What Does Serotonin Do? Neurotransmitter Function


Serotonin is a neurotransmitter primarily found in the brain, intestines, and blood. In psychology, serotonin plays a significant role in mood regulation, emotional well-being, sleep, appetite, and cognitive functions. Abnormalities in serotonin levels or its neural pathways are often associated with mood disorders like depression and anxiety.

Key Takeaways

  • Serotonin is a neurotransmitter (chemical messenger) produced within the central nervous system (CNS) that contributes to feelings of happiness.
  • Too little serotonin has shown associations with depressed feelings, sadness, and fatigue.
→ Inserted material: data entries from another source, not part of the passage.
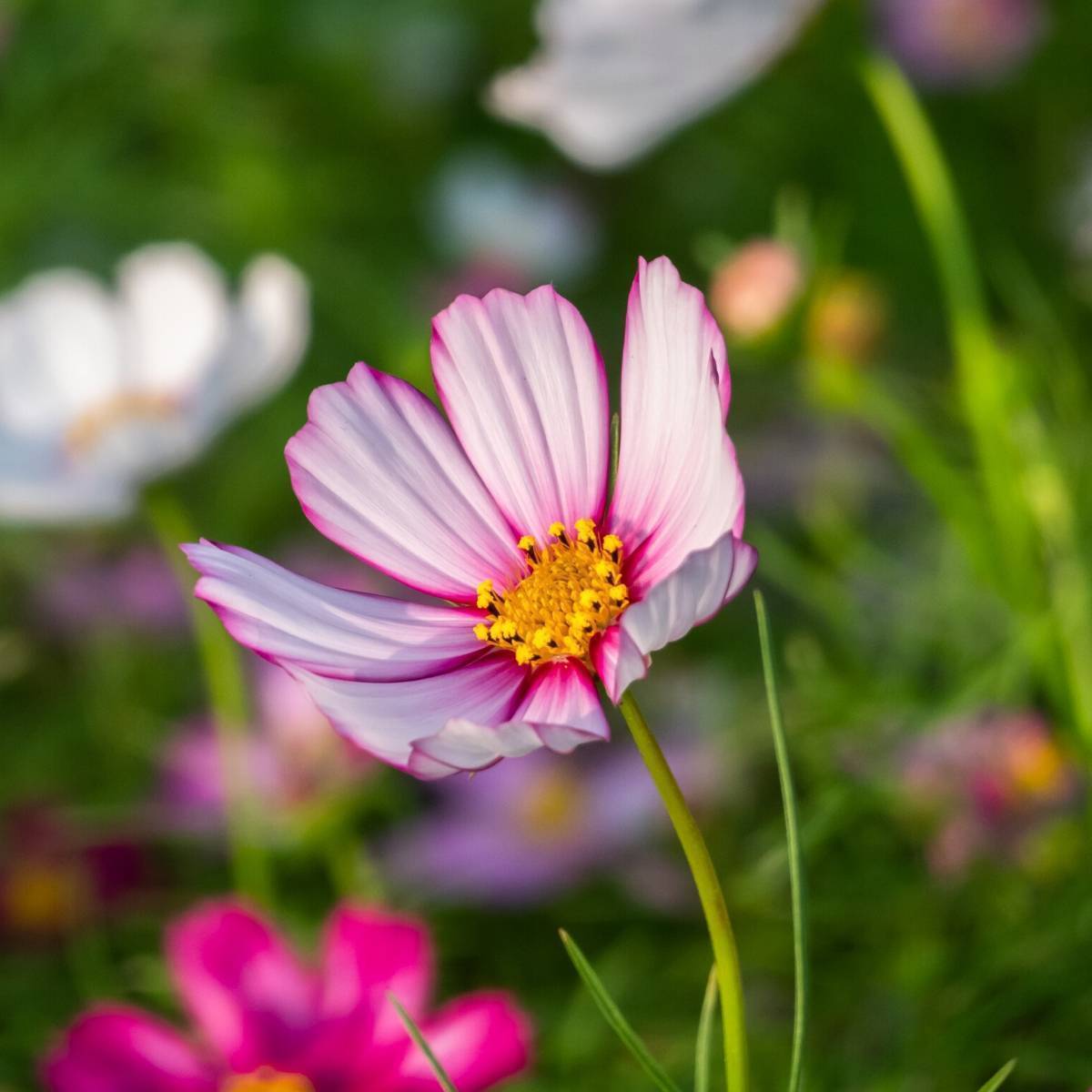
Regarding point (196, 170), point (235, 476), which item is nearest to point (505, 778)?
point (235, 476)

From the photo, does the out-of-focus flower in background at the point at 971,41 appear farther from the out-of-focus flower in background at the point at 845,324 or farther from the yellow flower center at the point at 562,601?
the yellow flower center at the point at 562,601

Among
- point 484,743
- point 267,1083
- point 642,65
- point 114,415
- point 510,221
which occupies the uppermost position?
point 510,221

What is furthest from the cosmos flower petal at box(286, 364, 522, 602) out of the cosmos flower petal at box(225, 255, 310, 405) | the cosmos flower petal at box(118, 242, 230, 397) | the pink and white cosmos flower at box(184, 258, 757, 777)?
the cosmos flower petal at box(118, 242, 230, 397)

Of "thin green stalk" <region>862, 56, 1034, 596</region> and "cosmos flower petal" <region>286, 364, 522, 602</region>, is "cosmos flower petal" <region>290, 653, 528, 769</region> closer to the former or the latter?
"cosmos flower petal" <region>286, 364, 522, 602</region>

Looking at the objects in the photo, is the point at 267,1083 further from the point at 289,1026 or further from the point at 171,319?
the point at 171,319

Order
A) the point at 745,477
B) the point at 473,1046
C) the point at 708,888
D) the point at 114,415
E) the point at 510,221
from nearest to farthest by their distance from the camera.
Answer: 1. the point at 708,888
2. the point at 473,1046
3. the point at 114,415
4. the point at 745,477
5. the point at 510,221

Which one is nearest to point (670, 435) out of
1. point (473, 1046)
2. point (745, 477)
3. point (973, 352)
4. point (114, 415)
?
point (473, 1046)

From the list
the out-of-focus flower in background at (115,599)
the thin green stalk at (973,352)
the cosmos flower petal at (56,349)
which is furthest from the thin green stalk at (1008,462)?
the out-of-focus flower in background at (115,599)
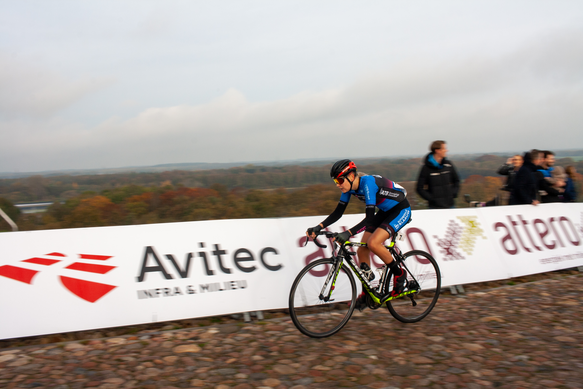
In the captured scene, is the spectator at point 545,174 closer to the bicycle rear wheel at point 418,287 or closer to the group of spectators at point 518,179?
the group of spectators at point 518,179

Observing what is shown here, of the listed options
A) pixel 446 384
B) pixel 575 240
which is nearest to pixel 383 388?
pixel 446 384

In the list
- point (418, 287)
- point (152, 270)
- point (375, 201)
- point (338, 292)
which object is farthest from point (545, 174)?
point (152, 270)

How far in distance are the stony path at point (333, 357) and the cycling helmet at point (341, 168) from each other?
1.79m

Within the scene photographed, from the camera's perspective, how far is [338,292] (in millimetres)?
4605

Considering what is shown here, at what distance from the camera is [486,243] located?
6.84 m

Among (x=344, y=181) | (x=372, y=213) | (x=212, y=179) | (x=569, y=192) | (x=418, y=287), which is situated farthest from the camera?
(x=212, y=179)

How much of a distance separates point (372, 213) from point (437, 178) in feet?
10.6

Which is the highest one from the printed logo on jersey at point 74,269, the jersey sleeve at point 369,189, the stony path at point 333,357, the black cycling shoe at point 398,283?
the jersey sleeve at point 369,189

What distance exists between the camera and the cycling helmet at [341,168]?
4.49 meters

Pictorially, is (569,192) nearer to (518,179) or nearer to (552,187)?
(552,187)

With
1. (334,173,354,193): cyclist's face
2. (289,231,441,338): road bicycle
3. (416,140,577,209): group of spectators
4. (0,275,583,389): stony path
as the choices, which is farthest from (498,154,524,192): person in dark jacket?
(334,173,354,193): cyclist's face

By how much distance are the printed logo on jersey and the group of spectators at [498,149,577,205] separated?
23.6 ft

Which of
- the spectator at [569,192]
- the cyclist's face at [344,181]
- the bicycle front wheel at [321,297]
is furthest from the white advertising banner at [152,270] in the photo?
the spectator at [569,192]

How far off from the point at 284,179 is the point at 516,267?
657cm
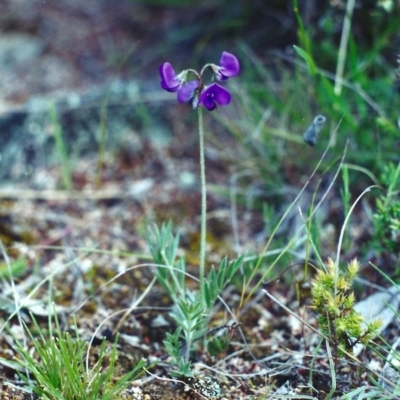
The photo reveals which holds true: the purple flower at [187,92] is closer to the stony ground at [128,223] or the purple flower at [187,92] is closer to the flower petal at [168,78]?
the flower petal at [168,78]

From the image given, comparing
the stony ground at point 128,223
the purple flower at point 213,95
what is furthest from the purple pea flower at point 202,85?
the stony ground at point 128,223

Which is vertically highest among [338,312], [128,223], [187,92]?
[187,92]

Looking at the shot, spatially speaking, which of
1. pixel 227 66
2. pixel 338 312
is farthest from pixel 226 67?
pixel 338 312

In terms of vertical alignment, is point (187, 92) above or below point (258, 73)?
above

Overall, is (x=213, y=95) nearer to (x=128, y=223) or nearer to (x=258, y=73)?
(x=128, y=223)

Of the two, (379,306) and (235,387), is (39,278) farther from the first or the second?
(379,306)

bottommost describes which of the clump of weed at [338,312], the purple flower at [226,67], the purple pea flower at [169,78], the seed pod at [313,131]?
the clump of weed at [338,312]
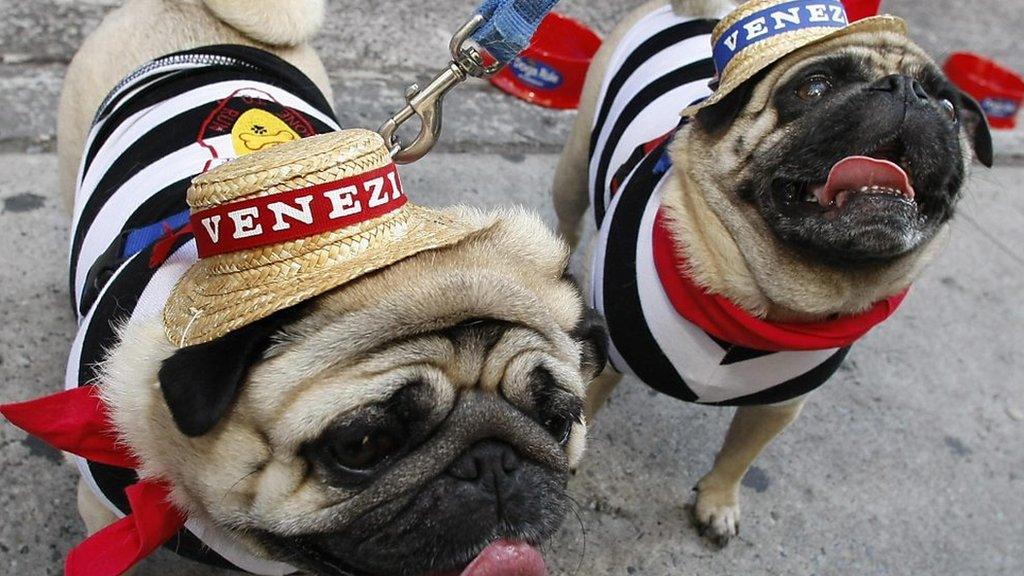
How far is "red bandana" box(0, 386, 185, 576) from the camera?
160 cm

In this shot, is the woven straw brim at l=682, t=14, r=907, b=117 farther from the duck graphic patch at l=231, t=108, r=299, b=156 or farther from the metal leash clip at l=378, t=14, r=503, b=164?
the duck graphic patch at l=231, t=108, r=299, b=156

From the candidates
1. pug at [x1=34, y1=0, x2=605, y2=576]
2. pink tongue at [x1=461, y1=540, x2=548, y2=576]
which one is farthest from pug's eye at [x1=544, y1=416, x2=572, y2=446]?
pink tongue at [x1=461, y1=540, x2=548, y2=576]

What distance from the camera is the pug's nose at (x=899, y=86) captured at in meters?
2.22

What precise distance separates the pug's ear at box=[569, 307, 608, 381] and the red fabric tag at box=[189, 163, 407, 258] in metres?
0.53

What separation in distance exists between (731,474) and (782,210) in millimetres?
983

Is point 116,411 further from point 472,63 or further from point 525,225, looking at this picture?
point 472,63

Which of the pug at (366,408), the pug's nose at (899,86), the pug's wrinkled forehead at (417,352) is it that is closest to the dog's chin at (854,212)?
the pug's nose at (899,86)

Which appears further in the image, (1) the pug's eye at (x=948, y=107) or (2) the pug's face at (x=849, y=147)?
(1) the pug's eye at (x=948, y=107)

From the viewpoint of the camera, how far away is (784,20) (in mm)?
2320

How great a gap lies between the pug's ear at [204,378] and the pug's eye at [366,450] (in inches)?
7.7

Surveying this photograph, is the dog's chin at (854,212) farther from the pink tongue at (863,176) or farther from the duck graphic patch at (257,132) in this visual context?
the duck graphic patch at (257,132)

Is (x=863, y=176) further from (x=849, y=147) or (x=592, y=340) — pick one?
(x=592, y=340)

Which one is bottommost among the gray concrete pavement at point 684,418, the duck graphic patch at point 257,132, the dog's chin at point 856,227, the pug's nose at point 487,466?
the gray concrete pavement at point 684,418

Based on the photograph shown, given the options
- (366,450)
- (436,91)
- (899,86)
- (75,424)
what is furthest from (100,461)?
(899,86)
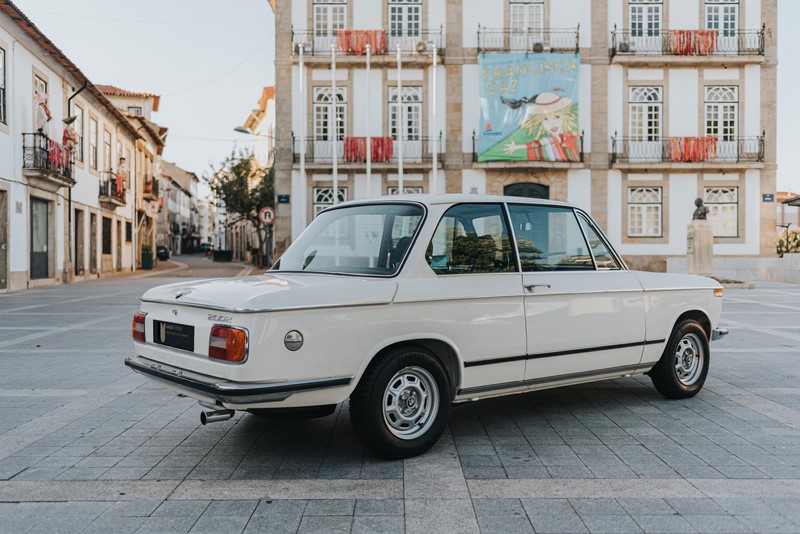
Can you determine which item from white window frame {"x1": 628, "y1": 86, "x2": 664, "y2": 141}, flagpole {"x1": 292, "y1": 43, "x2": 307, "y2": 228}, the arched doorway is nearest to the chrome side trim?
flagpole {"x1": 292, "y1": 43, "x2": 307, "y2": 228}

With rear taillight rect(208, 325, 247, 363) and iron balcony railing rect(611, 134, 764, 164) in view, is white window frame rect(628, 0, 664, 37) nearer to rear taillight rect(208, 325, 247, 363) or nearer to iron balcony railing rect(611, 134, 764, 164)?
iron balcony railing rect(611, 134, 764, 164)

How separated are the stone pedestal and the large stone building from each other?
5626 millimetres

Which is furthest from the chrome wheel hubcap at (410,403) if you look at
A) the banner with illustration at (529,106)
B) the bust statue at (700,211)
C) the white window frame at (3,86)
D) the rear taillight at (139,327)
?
the banner with illustration at (529,106)

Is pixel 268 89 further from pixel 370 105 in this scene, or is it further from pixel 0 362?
pixel 0 362

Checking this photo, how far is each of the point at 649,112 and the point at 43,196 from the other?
2314 cm

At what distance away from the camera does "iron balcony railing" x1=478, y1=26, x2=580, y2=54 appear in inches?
1155

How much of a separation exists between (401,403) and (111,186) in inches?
1290

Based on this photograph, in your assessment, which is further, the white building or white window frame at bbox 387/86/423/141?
white window frame at bbox 387/86/423/141

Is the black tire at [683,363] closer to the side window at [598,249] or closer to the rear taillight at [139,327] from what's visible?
the side window at [598,249]

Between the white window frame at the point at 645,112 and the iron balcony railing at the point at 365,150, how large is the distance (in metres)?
7.94

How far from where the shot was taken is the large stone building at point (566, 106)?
29.0 m

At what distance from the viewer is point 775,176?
2973cm

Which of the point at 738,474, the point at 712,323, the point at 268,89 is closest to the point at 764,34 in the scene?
the point at 712,323

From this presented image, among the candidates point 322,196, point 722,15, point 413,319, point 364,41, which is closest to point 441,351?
Answer: point 413,319
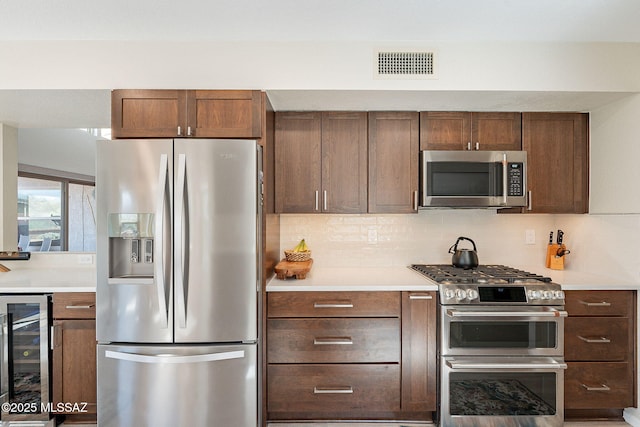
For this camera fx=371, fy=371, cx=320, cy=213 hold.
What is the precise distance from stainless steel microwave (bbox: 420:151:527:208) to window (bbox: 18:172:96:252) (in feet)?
9.04

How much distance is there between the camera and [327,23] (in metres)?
2.15

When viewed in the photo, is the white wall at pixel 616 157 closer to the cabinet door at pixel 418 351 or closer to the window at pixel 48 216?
the cabinet door at pixel 418 351

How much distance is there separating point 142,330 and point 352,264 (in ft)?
5.41

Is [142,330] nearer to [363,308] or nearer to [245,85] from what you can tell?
[363,308]

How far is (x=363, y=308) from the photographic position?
2385 mm

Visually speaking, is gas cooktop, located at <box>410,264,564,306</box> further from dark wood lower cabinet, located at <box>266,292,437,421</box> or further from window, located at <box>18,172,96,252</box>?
window, located at <box>18,172,96,252</box>

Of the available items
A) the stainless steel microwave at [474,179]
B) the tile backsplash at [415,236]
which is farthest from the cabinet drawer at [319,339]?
the stainless steel microwave at [474,179]

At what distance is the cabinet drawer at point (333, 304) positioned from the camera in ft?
7.79

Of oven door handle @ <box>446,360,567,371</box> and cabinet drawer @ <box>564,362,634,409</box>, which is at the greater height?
oven door handle @ <box>446,360,567,371</box>

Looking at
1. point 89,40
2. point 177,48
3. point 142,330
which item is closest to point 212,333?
point 142,330

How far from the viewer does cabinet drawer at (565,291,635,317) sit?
2.41 metres

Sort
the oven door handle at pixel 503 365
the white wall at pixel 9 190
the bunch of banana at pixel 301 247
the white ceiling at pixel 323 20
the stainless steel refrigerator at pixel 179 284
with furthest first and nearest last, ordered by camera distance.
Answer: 1. the white wall at pixel 9 190
2. the bunch of banana at pixel 301 247
3. the oven door handle at pixel 503 365
4. the stainless steel refrigerator at pixel 179 284
5. the white ceiling at pixel 323 20

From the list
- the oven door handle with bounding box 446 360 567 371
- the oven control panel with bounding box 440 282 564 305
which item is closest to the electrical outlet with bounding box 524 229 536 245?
the oven control panel with bounding box 440 282 564 305

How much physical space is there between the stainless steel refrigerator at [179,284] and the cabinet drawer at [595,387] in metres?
2.06
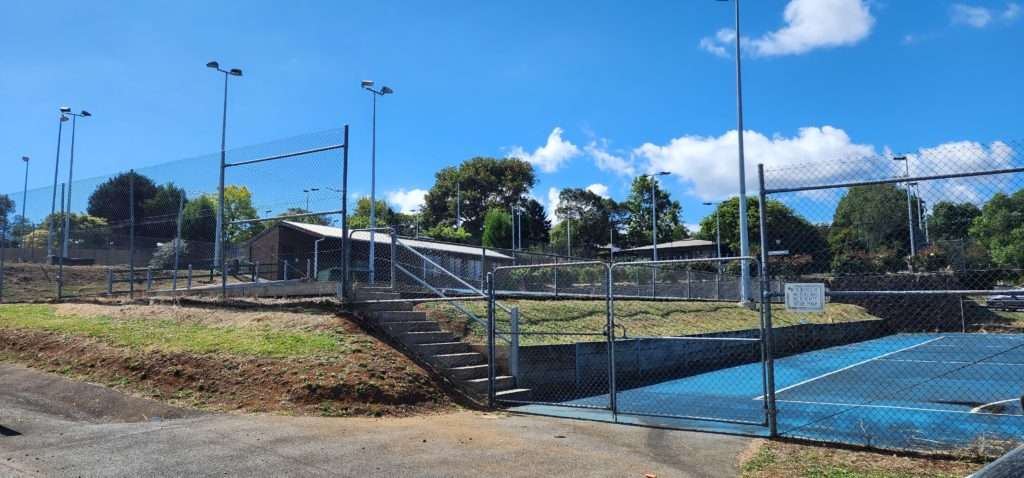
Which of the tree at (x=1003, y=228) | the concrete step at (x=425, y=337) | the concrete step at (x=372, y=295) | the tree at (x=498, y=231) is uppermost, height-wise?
the tree at (x=498, y=231)

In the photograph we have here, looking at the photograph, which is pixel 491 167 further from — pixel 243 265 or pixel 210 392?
pixel 210 392

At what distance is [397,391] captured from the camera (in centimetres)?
973

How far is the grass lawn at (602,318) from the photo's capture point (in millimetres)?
12867

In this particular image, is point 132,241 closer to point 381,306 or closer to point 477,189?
point 381,306

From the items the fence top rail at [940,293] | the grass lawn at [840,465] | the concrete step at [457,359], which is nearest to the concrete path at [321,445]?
the grass lawn at [840,465]

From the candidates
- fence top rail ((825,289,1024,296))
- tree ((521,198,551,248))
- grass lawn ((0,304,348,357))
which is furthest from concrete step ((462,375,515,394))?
tree ((521,198,551,248))

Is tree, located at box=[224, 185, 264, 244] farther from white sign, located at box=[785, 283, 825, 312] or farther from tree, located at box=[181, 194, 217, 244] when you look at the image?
white sign, located at box=[785, 283, 825, 312]

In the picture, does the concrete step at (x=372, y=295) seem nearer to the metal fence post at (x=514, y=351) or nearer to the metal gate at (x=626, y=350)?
the metal gate at (x=626, y=350)

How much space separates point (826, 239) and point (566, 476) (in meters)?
3.95

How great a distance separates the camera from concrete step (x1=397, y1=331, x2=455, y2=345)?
11508 mm

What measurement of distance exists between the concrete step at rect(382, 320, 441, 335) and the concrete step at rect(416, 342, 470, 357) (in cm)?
49

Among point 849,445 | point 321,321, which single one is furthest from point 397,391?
point 849,445

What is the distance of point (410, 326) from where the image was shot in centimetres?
1191

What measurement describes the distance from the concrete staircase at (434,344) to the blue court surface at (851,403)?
2.90 feet
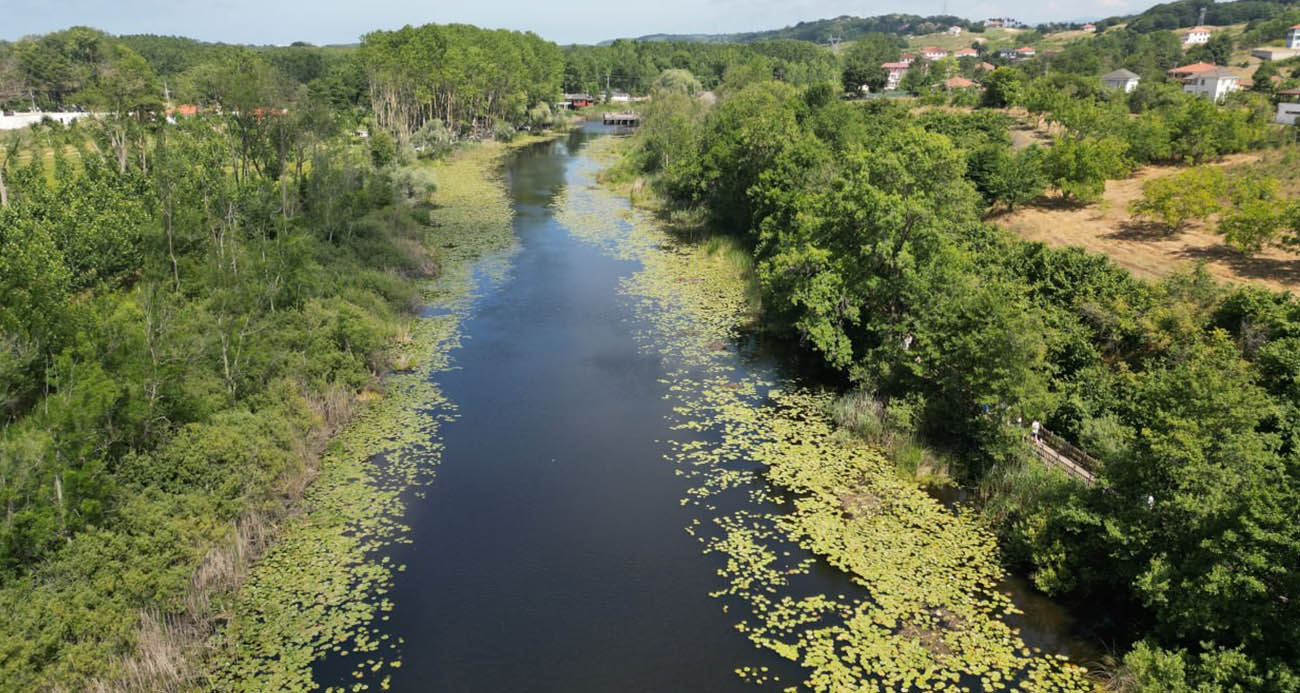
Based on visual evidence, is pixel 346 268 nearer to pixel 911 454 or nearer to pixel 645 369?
pixel 645 369

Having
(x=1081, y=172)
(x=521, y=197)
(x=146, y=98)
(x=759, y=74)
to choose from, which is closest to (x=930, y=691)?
(x=1081, y=172)

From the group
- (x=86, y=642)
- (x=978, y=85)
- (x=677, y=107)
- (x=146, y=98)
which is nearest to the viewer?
(x=86, y=642)

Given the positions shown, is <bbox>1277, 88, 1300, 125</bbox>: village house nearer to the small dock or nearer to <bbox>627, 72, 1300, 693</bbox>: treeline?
<bbox>627, 72, 1300, 693</bbox>: treeline

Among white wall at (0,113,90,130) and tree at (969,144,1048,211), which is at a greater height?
white wall at (0,113,90,130)

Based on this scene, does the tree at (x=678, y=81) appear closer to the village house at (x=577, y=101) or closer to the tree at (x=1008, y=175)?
the village house at (x=577, y=101)

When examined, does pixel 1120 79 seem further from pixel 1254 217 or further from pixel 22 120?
pixel 22 120

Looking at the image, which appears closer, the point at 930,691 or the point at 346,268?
the point at 930,691

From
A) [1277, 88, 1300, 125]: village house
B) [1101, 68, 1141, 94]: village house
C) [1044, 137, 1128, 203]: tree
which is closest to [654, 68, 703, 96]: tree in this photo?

Too much serotonin, however, could result in serotonin syndrome, which could lead to symptoms of restlessness, hallucinations, and confusion.
  • Serotonin is also known as a hormone within the enteric nervous system of the body, primarily found within the gastrointestinal tract (gut).
  • In the enteric nervous system, serotonin plays a role in numerous biological processes, such as controlling cardiovascular function, bladder control, and bowel movements.
  • Serotonin in the brain, however, is of interest to psychologists as its role as a neurotransmitter is thought to contribute to many important functions, such as playing a role in mood, especially in relation to mood disorders such as depression and anxiety.

Serotonin is a neurotransmitter

The scientific name for serotonin is 5-hydroxytryptamine (5-HT), a monoamine group neurotransmitter that contains amino acids.

The monoamine group of neurotransmitters plays a role in many functions, such as decision-making, emotions, happiness, rewards, and has associations with mental health conditions as a result.

Within the brain, serotonin mostly originates in the brain stem within a cluster of nuclei called the Raphe nuclei.

Serotonergic fibers are then synthesized from the Raphe nuclei and projected to the nucleus accumbens, part of the basal forebrain that is known as the circuit area for rewards. Here it is then projected throughout the brain, including the lobes of the brain, hippocampus, cerebellum, and spinal cord.

During neurotransmission, serotonin is released into the synaptic cleft from the terminals of the presynaptic neuron.

When it reaches this gap, the serotonin will either be taken up by serotonin receptors on the postsynaptic neuron and continue down the next neuron via electrical impulses, or the serotonin may get degraded by an enzyme called monoamine oxidase, or it will be taken back up into the presynaptic neuron by the serotonin transporter (SERT).

Serotonin can act as both excitatory and inhibitory, depending on the type of receptors it binds to and the location within the brain. Its effect is context-dependent.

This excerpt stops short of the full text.